[Assignment] Copy the data that follows, character for character, minus the pictures.

[Available data]
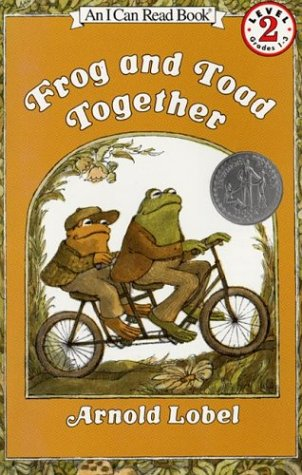 Frog and Toad Together Book and Tape (I Can Read Book 2)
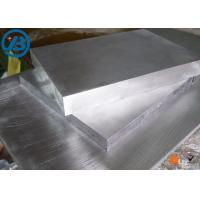 Best Aluminium Magnesium Zinc Alloy Plate Board AZ31 Smooth Surface Alkali Against wholesale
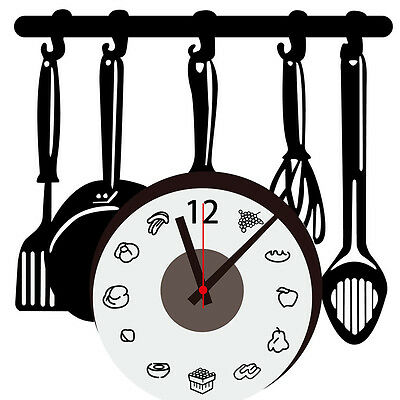 Home Decoration DIY Creative Wall Clock Decal Stickers Kitchen Ware Removable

[Written reply]
 Frog and Toad Together Book and Tape (I Can Read Book 2)
 Best Aluminium Magnesium Zinc Alloy Plate Board AZ31 Smooth Surface Alkali Against wholesale
 Home Decoration DIY Creative Wall Clock Decal Stickers Kitchen Ware Removable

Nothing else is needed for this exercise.